Since February, we have consulted with a number of organisations and individuals also working on these issues, albeit from different angles. The EU recently convened a high-level panel on the role of fake news and disinformation; Pierre Omidyar and Nicholas Berggruen have been leading an initiative on the impact of social media on democracy, and in recent months we have seen a renewed effort from leading tech companies to launch unilateral efforts to ensure their platforms remain tools of mobilization, emancipation and education.
Last week, members of the EII met in Geneva to discuss the focus of the Commission and how it can best add value to these efforts. There was a consensus on a number of issues; the Commission shouldn’t focus on the administration of elections. There are huge opportunities and challenges presented by electronic voting machines but others are better placed to address those and indeed have been for some time – including IFES, NDI and IDEA, and the Carter Center has done a lot on the challenges posed to electoral observers by these systems.
Instead, the Commission will focus on the broader electoral environment – how are digital technologies, and there application, changing the nature of democratic systems and how citizens engage in democratic processes? Is a perceived or actual lack of integrity in information and news corrupting electoral processes? And how can we bring greater transparency and accountability – the core elements of integrity – to the role of technology?
In addressing these issues, we need to differentiate between political competitors seeking to gain an advantage in a given electoral contest, and those actors whose primary interest lies in attacking the integrity of the process itself. Of course, sometimes these overlap –‘if you can’t beat them, rob them of any legitimacy by calling into question the process’ is not a new tactic, but the application – or misapplication – of digital technologies provides new avenues for electoral losers willing to go this route.We also can’t lose sight of the fact that technology does not operate in a vacuum; often the problem isn’t just a particular machine, technology, or social media platform, but also fundamental weaknesses in the political systems in which they are deployed. If, for example, the US had more robust campaign finance regulations, would its elections be as susceptible to the distortionary impact of fake news or misleading ads? Likely not.

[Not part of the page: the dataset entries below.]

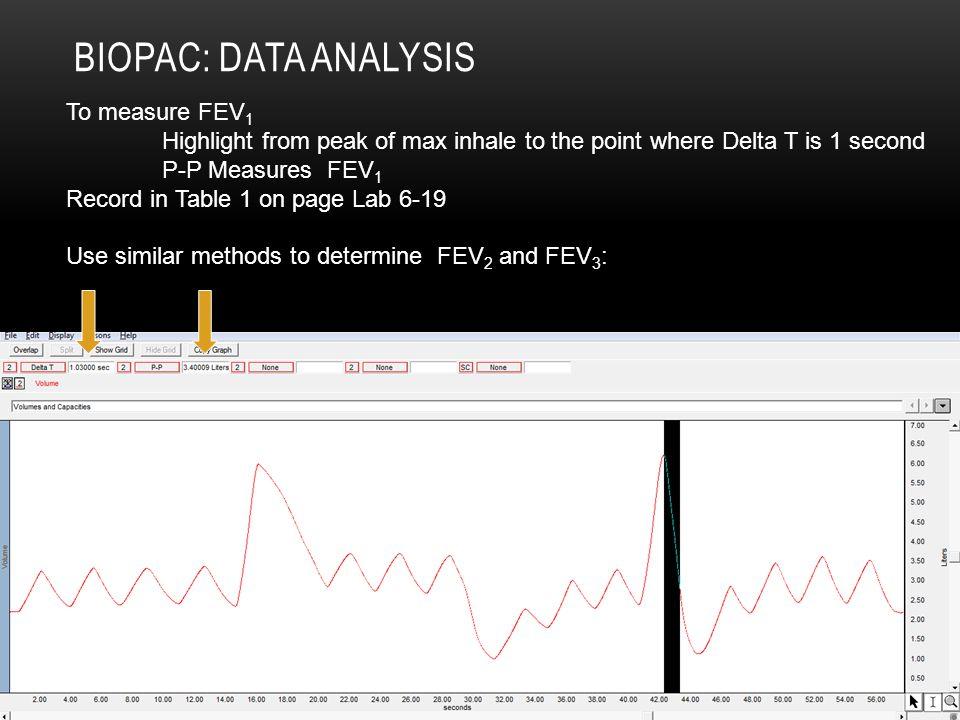 Biopac: Data Analysis To measure FEV1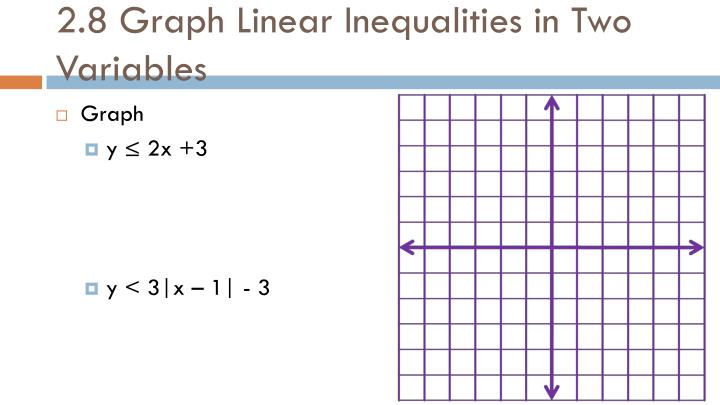 2.8 Graph Linear Inequalities in Two Variables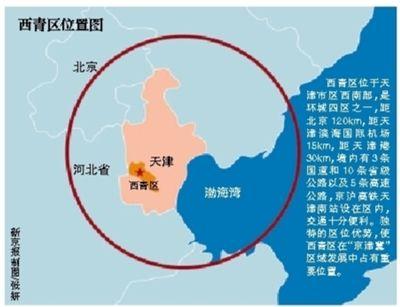 西青区位置图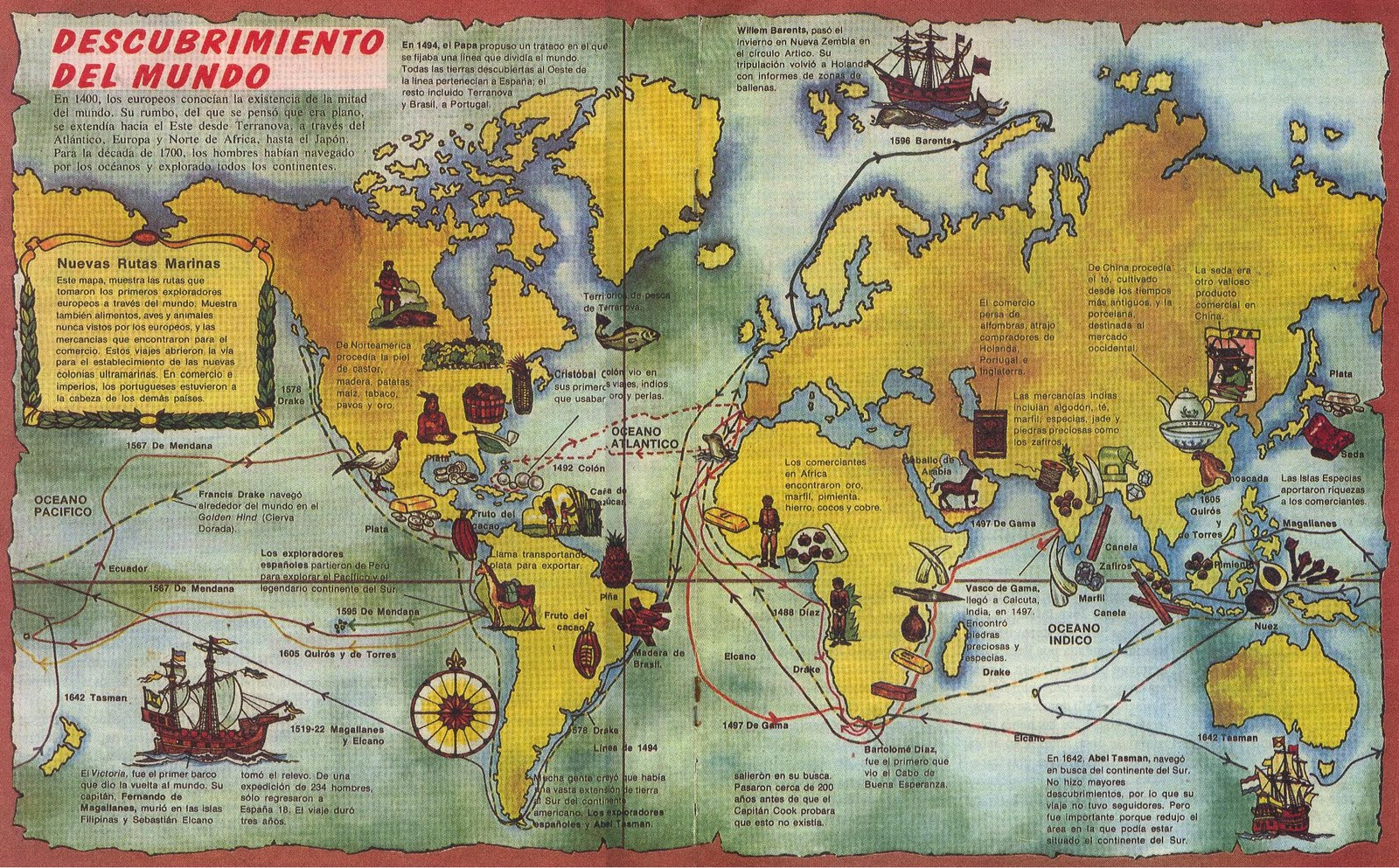 El comercio en los siglos XV y XVI  Otro sitio ms de blogsUA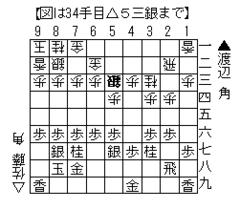20_0228_2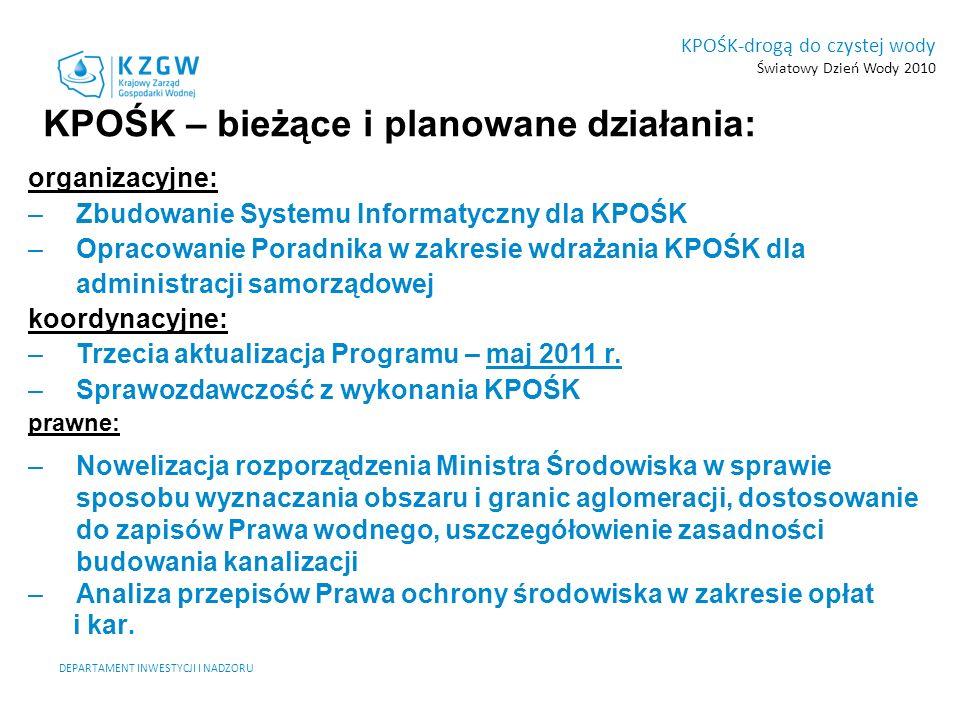 KPOŚK – bieżące i planowane działania:
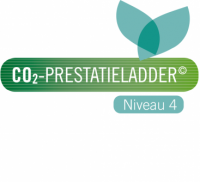 CO₂ prestatieladder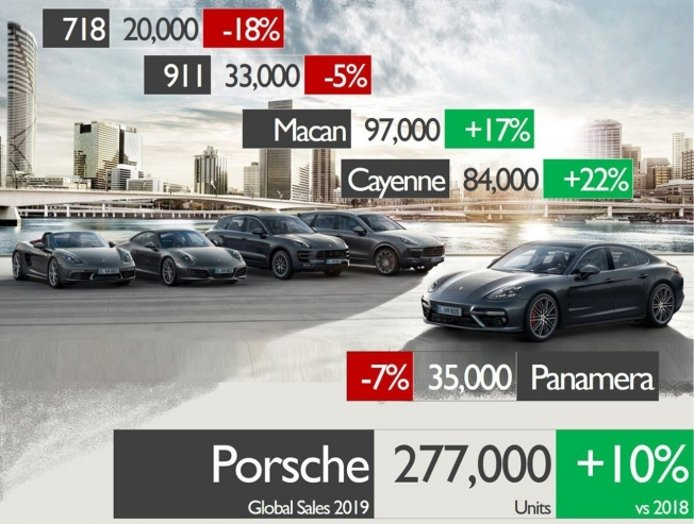 Ventas de Porsche en 2019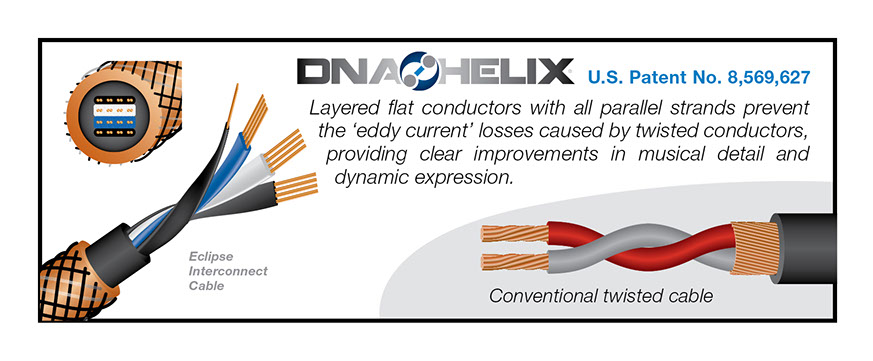 Wireworld Cable Technology DNA Helix design explained, Eddy Current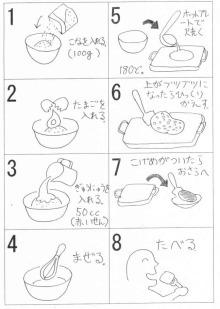 ホットケーキ作りの手順書.jpg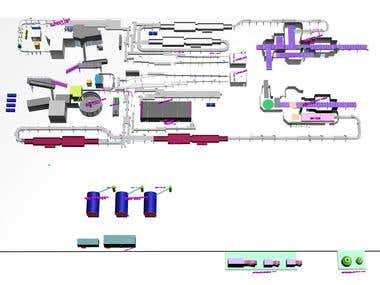 Design of plant layout
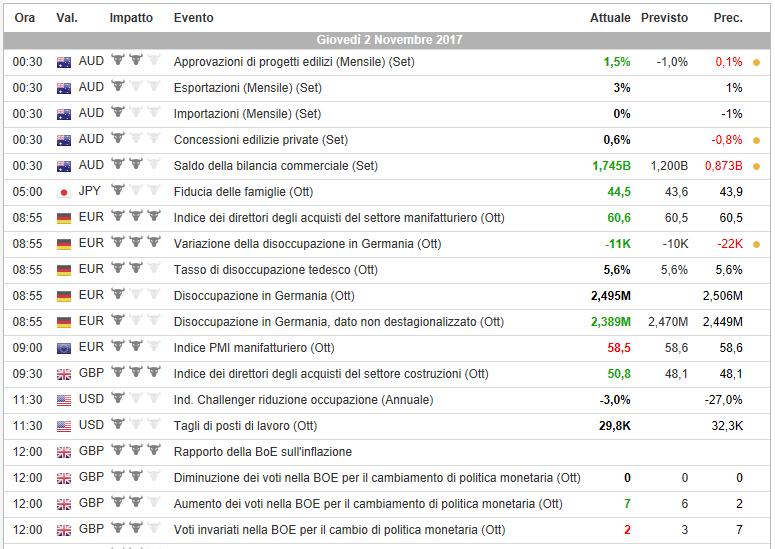 Analisi fondamentale forex pdf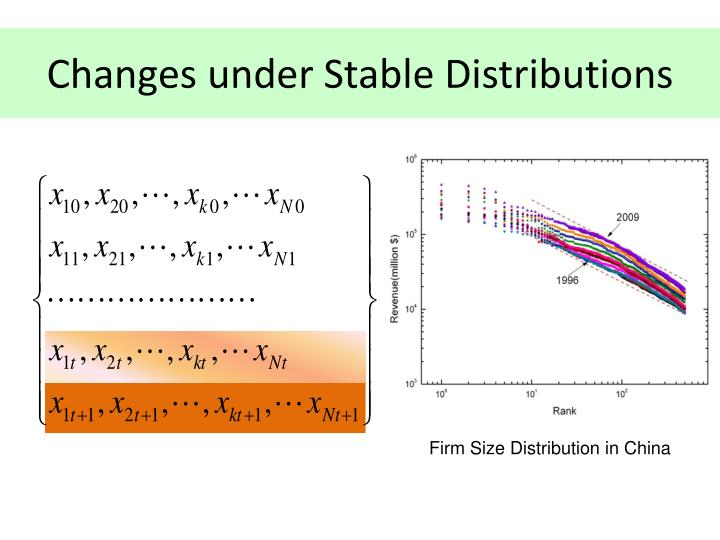 Changes under Stable Distributions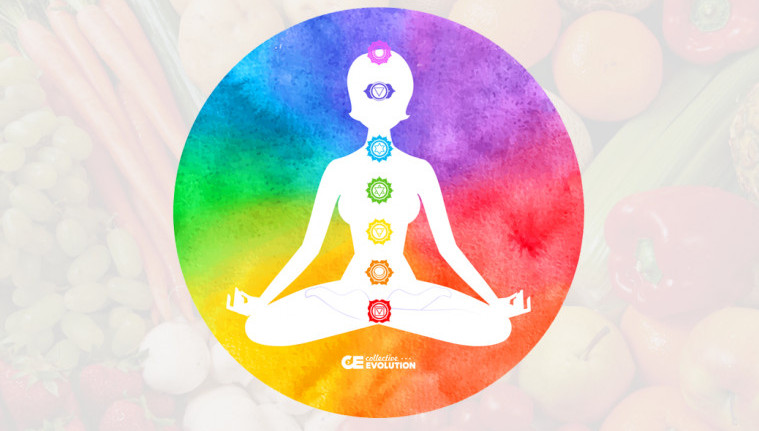 chakras are related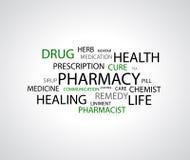 Ανασκόπηση φαρμακείων Στοκ Φωτογραφία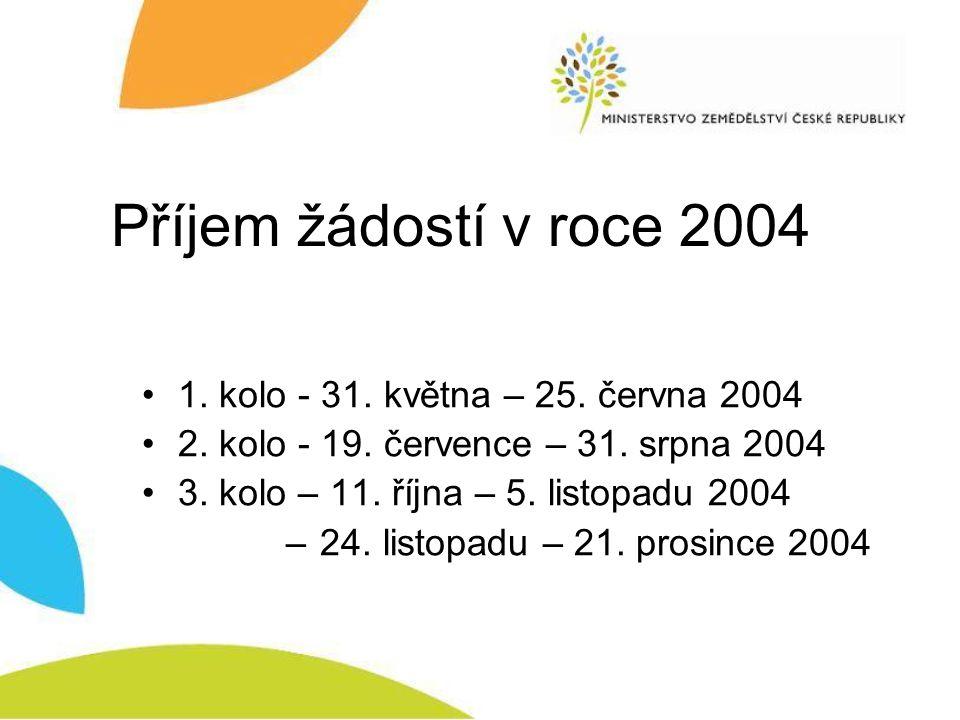 Příjem žádostí v roce 2004 1. kolo - 31. května – 25. června 2004 2. kolo - 19. července – 31. srpna 2004 3. kolo – 11. října – 5. listopadu 2004 – 24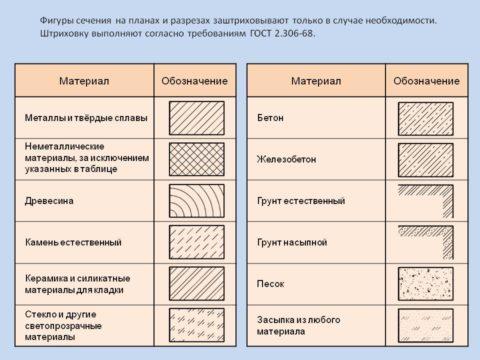 Штриховка строительных материалов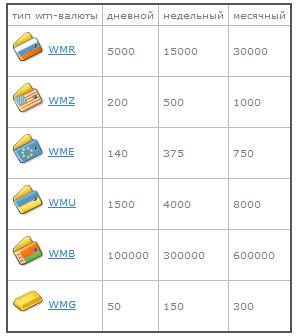 лимиты на прием webmoney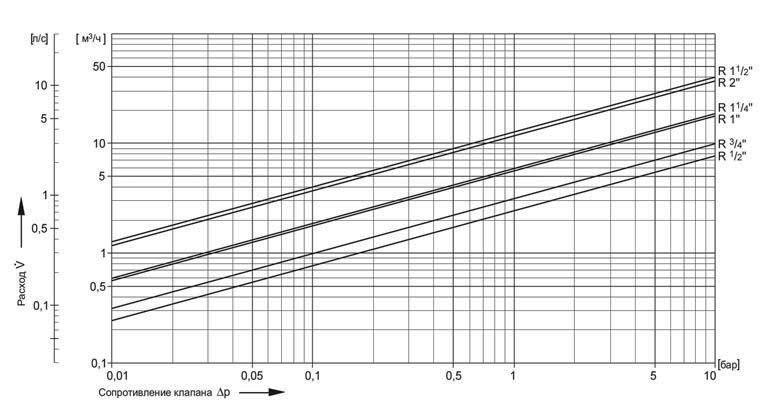 Honeywell D06F диаграмма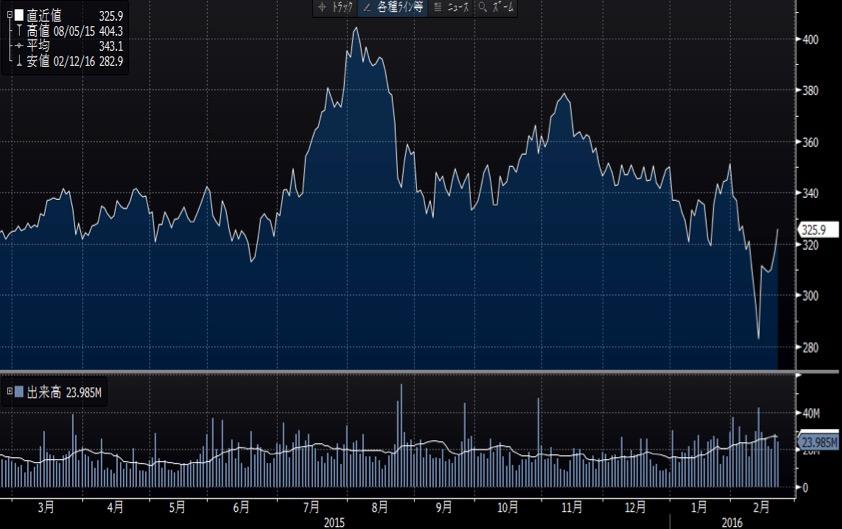 ANA過去1年のチャート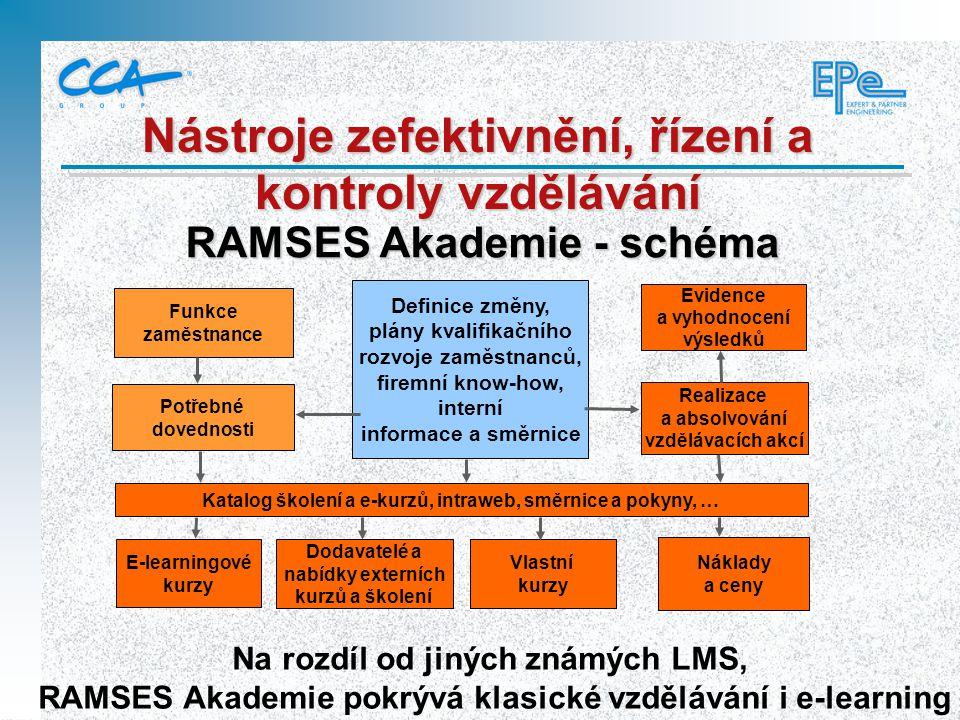 RAMSES Akademie - schéma Definice změny, plány kvalifikačního rozvoje zaměstnanců, firemní know-how, interní informace a směrnice Evidence a vyhodnoce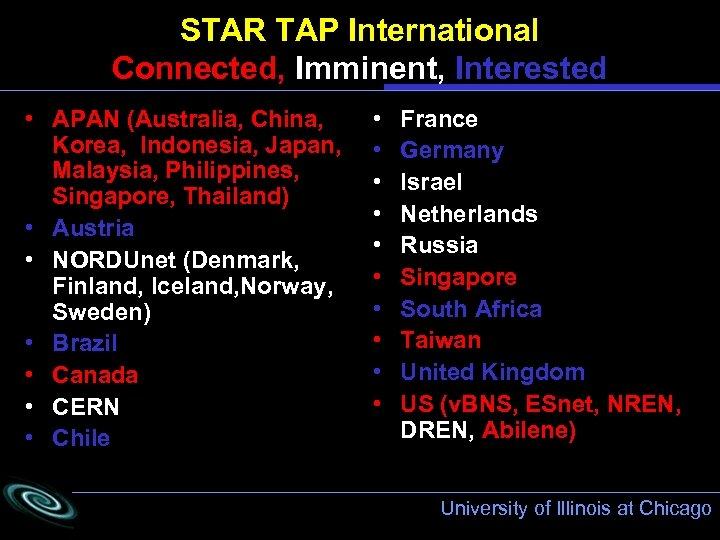 STAR TAP International Connected, Imminent, Interested • APAN (Australia, China, Korea, Indonesia, Japan, Malaysia,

As we move forward to establish the Commission, we will also bear in mind the findings of the 2012 report of the Global Commission on Elections, Democracy and Security, which noted that one of democracy’s unique benefits was the opportunity it provided societies to resolve conflict peacefully. This “requires debate, information, interaction among citizens, and meaningful participation in their own governance.” The new digital technologies that have emerged over the past decade have arguably done more to facilitate this interaction, debate and participation than anything in recent history, and while we will continue to grapple with how they are fundamentally changing the nature of our democracies, our goal must be to harness the opportunities they offer while mitigating the risks.